§ **Instructions for the task**
Among the records below, find the lines with the word "sourceMappingURL" and copy them.
═══ Records for this task
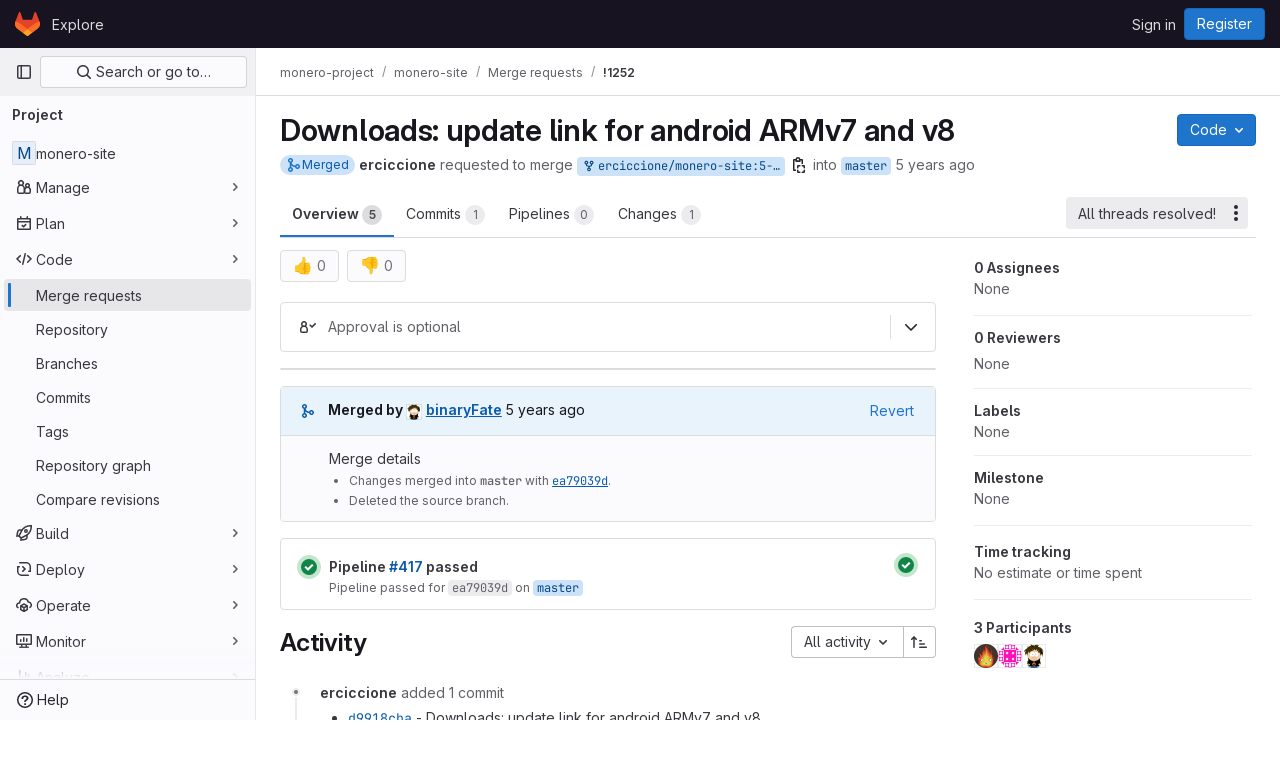

--- FILE ---
content_type: text/javascript; charset=utf-8
request_url: https://repo.getmonero.org/assets/webpack/1384.eb26d3f5.chunk.js
body_size: 1367
content:
(this.webpackJsonp=this.webpackJsonp||[]).push([[1384],{"IdO/":function(t,e,s){"use strict";s.r(e);s("3UXl"),s("iyoE"),s("B++/"),s("z6RN"),s("47t/"),s("UezY"),s("hG7+"),s("ZzK0"),s("BzOf");var i=s("crTv"),r=s("4lAS"),o=s("1fc5"),n=s("s1D3"),l=s("30su"),c=s("lHJB"),u=s("yi8e"),a=s("ygVz"),d=s("CqXh"),_=s("/lV4"),p=s("opZT"),g=s("7KAB");const h={comments:g.MR_FILTER_TRACKING_USER_COMMENTS,bot_comments:g.MR_FILTER_TRACKING_BOT_COMMENTS},S=g.MR_FILTER_OPTIONS.map((function(t){return t.value}));var f={components:{GlCollapsibleListbox:i.a,GlButton:r.a,GlButtonGroup:o.a,GlIcon:n.a,GlSprintf:l.a,LocalStorageSync:d.a},directives:{GlTooltip:c.a},mixins:[a.a.mixin()],data:()=>({selectedFilters:S,previousFilters:S}),computed:{...Object(u.f)({mergeRequestFilters:function(t){return t.notes.mergeRequestFilters},discussionSortOrder:function(t){return t.notes.discussionSortOrder}}),selectedFilterText(){var t=this;const{length:e}=this.mergeRequestFilters;if(0===e)return Object(_.__)("None");const s=g.MR_FILTER_OPTIONS.find((function({value:e}){return t.mergeRequestFilters[0]===e}));return e===g.MR_FILTER_OPTIONS.length?Object(_.__)("All activity"):s.text},isSortAsc(){return"asc"===this.discussionSortOrder},sortDirectionData(){return this.isSortAsc?p.a.asc:p.a.desc},firstSelected(){var t=this;return g.MR_FILTER_OPTIONS.find((function({value:e}){return t.mergeRequestFilters[0]===e}))},multipleSelected(){const{length:t}=this.mergeRequestFilters;return t>1&&t!==g.MR_FILTER_OPTIONS.length}},methods:{...Object(u.c)(["updateMergeRequestFilters","setDiscussionSortDirection"]),updateSortDirection(){this.setDiscussionSortDirection({direction:this.isSortAsc?"desc":"asc"})},filterListShown(){this.trackEvent(g.MR_FILTER_TRACKING_OPENED)},trackDropdownSelection(t){const e=h[t];e&&this.trackEvent(e)},applyFilters(){this.updateMergeRequestFilters(this.selectedFilters)},localSyncFilters(t){this.updateMergeRequestFilters(t),this.selectedFilters=t,this.previousFilters=t},deselectAll(){this.selectedFilters=[],this.previousFilters=[]},selectAll(){this.selectedFilters=S,this.previousFilters=S},select(t){var e=this;const s=this.previousFilters.filter((function(e){return!t.includes(e)})),i=t.filter((function(t){return!e.previousFilters.includes(t)}));s.concat(i).forEach((function(t){e.trackDropdownSelection(t)})),this.previousFilters=t}},MR_FILTER_OPTIONS:g.MR_FILTER_OPTIONS,multipleSelectedPhrase:Object(_.__)("%{strongStart}%{firstSelected}%{strongEnd} +%{length} more")},F=s("tBpV"),v=Object(F.a)(f,(function(){var t=this,e=t._self._c;return e("div",[e("local-storage-sync",{attrs:{value:t.discussionSortOrder,"storage-key":"sort_direction_merge_request","as-string":""},on:{input:function(e){return t.setDiscussionSortDirection({direction:e})}}}),t._v(" "),e("local-storage-sync",{attrs:{value:t.mergeRequestFilters,"storage-key":"mr_activity_filters_2"},on:{input:t.localSyncFilters}}),t._v(" "),e("gl-button-group",[e("gl-collapsible-listbox",{attrs:{items:t.$options.MR_FILTER_OPTIONS,"header-text":t.__("Filter activity"),"show-select-all-button-label":t.__("Select all"),"reset-button-label":t.__("Deselect all"),multiple:"",placement:"bottom-end"},on:{shown:t.filterListShown,hidden:t.applyFilters,reset:t.deselectAll,"select-all":t.selectAll,select:t.select},scopedSlots:t._u([{key:"toggle",fn:function(){return[e("gl-button",{staticClass:"!gl-rounded-br-none !gl-rounded-tr-none !gl-border-r-0"},[t.multipleSelected?e("gl-sprintf",{attrs:{message:t.$options.multipleSelectedPhrase},scopedSlots:t._u([{key:"length",fn:function(){return[t._v(t._s(t.mergeRequestFilters.length-1))]},proxy:!0},{key:"strong",fn:function(){return[e("strong",[t._v(t._s(t.firstSelected.text))])]},proxy:!0}],null,!1,3109713686)}):e("gl-sprintf",{attrs:{message:t.selectedFilterText},scopedSlots:t._u([{key:"strong",fn:function({content:s}){return[e("strong",[t._v(t._s(s))])]}}])}),t._v(" "),e("gl-icon",{attrs:{name:"chevron-down"}})],1)]},proxy:!0},{key:"list-item",fn:function({item:s}){return["*"===s.value?e("strong",[t._v(t._s(s.text))]):e("span",[t._v(t._s(s.text))])]}}]),model:{value:t.selectedFilters,callback:function(e){t.selectedFilters=e},expression:"selectedFilters"}}),t._v(" "),e("gl-button",{directives:[{name:"gl-tooltip",rawName:"v-gl-tooltip"}],attrs:{"data-testid":"mr-discussion-sort-direction","aria-label":t.sortDirectionData.tooltip,title:t.sortDirectionData.tooltip,icon:t.sortDirectionData.icon},on:{click:t.updateSortDirection}})],1)],1)}),[],!1,null,null,null);e.default=v.exports},opZT:function(t,e,s){"use strict";s.d(e,"a",(function(){return r}));var i=s("/lV4");const r={disabled:{direction:null,tooltip:"",icon:"sort-highest"},desc:{direction:"desc",tooltip:Object(i.__)("Sort direction: Descending"),icon:"sort-highest"},asc:{direction:"asc",tooltip:Object(i.__)("Sort direction: Ascending"),icon:"sort-lowest"}}}}]);
//# sourceMappingURL=1384.eb26d3f5.chunk.js.map

--- FILE ---
content_type: text/javascript; charset=utf-8
request_url: https://repo.getmonero.org/assets/webpack/1566.4ebfe662.chunk.js
body_size: 279
content:
(this.webpackJsonp=this.webpackJsonp||[]).push([[1566],{R9va:function(e,t,r){"use strict";r.r(t);var i=r("6npM"),n=r.n(i),s=r("MV2A"),a=r("/lV4"),u=r("AxUD"),l={name:"MergeTrainPositionIndicator",components:{GlLink:s.a},props:{mergeRequestState:{type:String,required:!1,default:null},mergeTrainsCount:{type:Number,required:!1,default:null},mergeTrainsPath:{type:String,required:!1,default:null},mergeTrainCar:{type:Object,required:!1,default:null}},computed:{isMergeRequestOpen(){return this.mergeRequestState===u.STATUS_OPEN},mergeTrainIndex(){var e;return null===(e=this.mergeTrainCar)||void 0===e?void 0:e.index},message(){return 0===this.mergeTrainIndex?Object(a.s__)("mrWidget|A new merge train has started and this merge request is the first of the queue."):n()(this.mergeTrainIndex)&&n()(this.mergeTrainsCount)?Object(a.sprintf)(Object(a.s__)("mrWidget|This merge request is #%{mergeTrainPosition} of %{total} in queue."),{mergeTrainPosition:this.mergeTrainIndex+1,total:this.mergeTrainsCount}):null}},watch:{mergeTrainCar(e,t){var r;this.isMergeRequestOpen&&(t&&!e&&(null===(r=this.$toast)||void 0===r||r.show(Object(a.s__)("mrWidget|Merge request was removed from the merge train."))))}}},g=r("tBpV"),m=Object(g.a)(l,(function(){var e=this,t=e._self._c;return e.message?t("div",{staticClass:"pt-2 pb-2 pl-3 plr-3 merge-train-position-indicator"},[t("div",{staticClass:"media-body gl-text-subtle"},[e._v("\n    "+e._s(e.message)+"\n    "),e.mergeTrainsPath?t("gl-link",{attrs:{href:e.mergeTrainsPath}},[e._v("\n      "+e._s(e.s__("mrWidget|View merge train details."))+"\n    ")]):e._e()],1)]):e._e()}),[],!1,null,null,null);t.default=m.exports}}]);
//# sourceMappingURL=1566.4ebfe662.chunk.js.map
══════
§ **Written answer**
//# sourceMappingURL=1384.eb26d3f5.chunk.js.map
//# sourceMappingURL=1566.4ebfe662.chunk.js.map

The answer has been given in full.